As promised, the introduction from the following book:
Handbook of Acting Techniques edited by Arthur Bartow.
London : Nick Hern, 2008.
Edith Cowan University library, call number 792.028 HAN
This is a clear and concise overview of the development of acting techniques and training from Stanislavsky onwards in the United States of America. Most professional actors will have trained or be accustomed to the language of Stanislavsky and other techniques described in the book.

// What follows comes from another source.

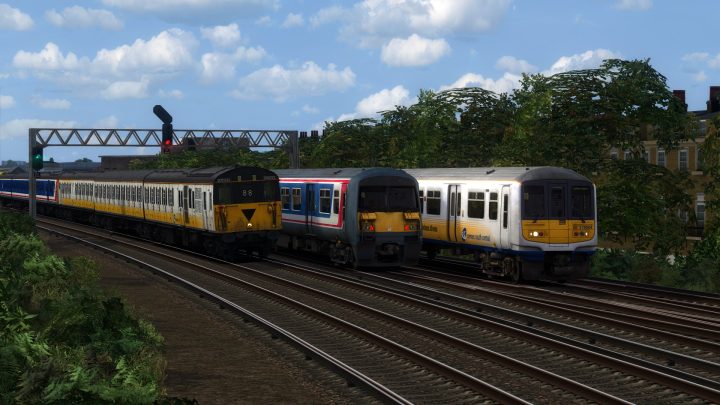 SP: 1O65 16:23 Rugby to Gatwick Airport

Some relevant YouTube links:
1. A director’s relationship with an actor: I Don’t Heart Huckabees
An infamous out-take from the shoot of the feature film, I Heart Huckabees. The director loses his temper after getting into an argument with actress Lily Tomlin over stage business – how to hold a folder of papers. Search ‘Lily Tomlin’ on IMDB and compare her credits and experience with writer/director David O. Russell. Meanwhile, Academy Award winner Dustin Hoffman doesn’t say a word.
2. Directors who improvise scripts: Fred Willard talks about Christopher Guest
Actor Fred Willard (you might recognise him as the father of Phil in Modern Family) talks about working with director Christopher Guest. Guest is famous for his improvised ‘mockumentaries’: This is Spinal Tap, Waiting for Guffman, Best in Show.
3. Acting before Stanislavsky: Silent Film Acting Exercises
This is a clip from The Imposters (imdb), a 1998 comedy starring Stanley Tucci (Burlesque, Devil Wears Prada) and Oliver Platt as two out-of-work silent movie comedians, like ‘Laurel and Hardy’. In this scene they practice acting emotions for silent films. This is the antithesis of Stanislavskian ‘truthful’ acting.